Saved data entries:
BEGIN

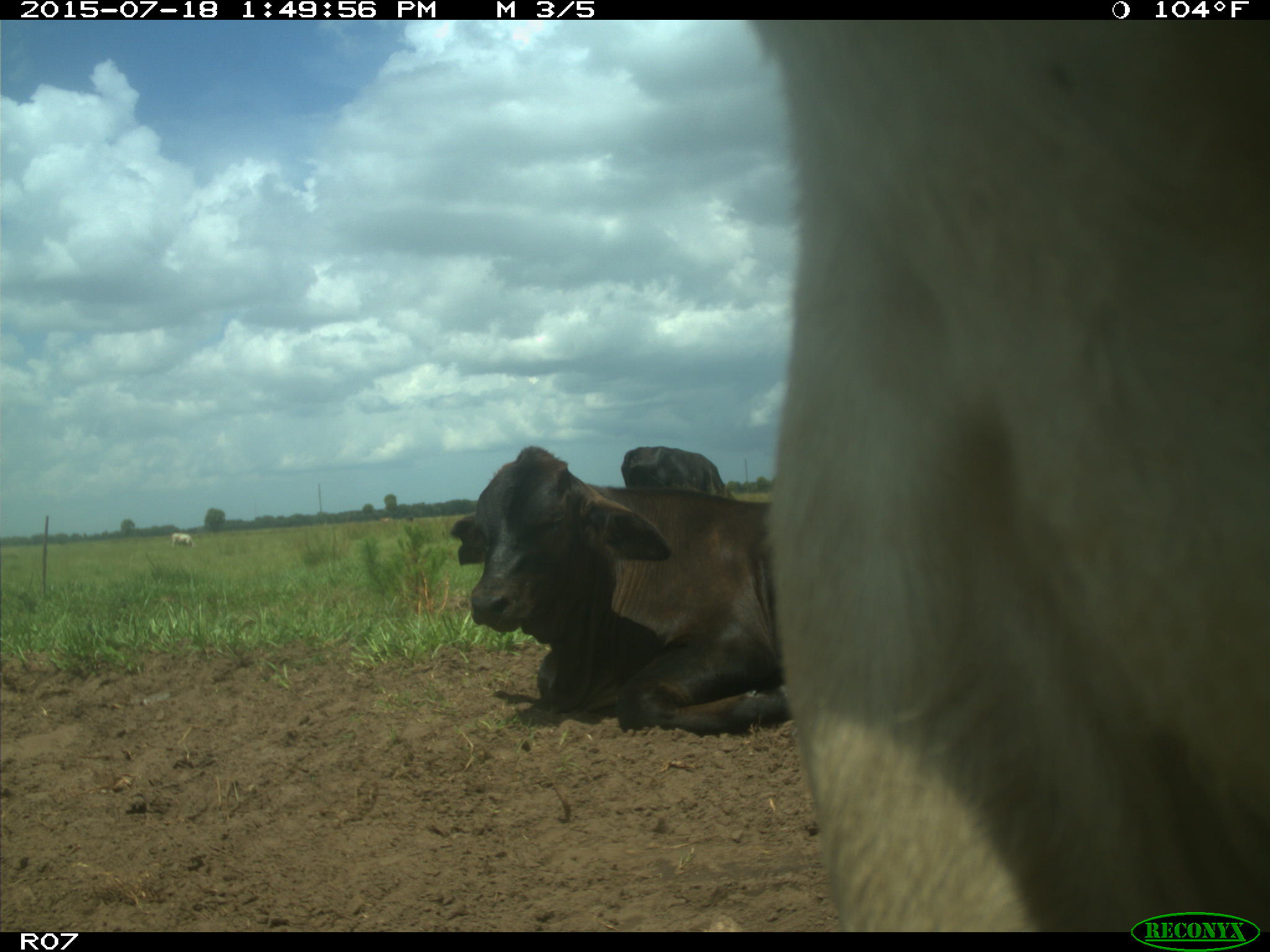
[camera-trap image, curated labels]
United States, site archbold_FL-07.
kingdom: Animalia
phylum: Chordata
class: Mammalia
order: Artiodactyla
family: Bovidae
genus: Bos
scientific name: Bos taurus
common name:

END

Copy the records exactly as they appear, leaving every picture out.

[camera-trap image, curated labels]
United States, site archbold_FL-07.
kingdom: Animalia
phylum: Chordata
class: Mammalia
order: Artiodactyla
family: Bovidae
genus: Bos
scientific name: Bos taurus
common name:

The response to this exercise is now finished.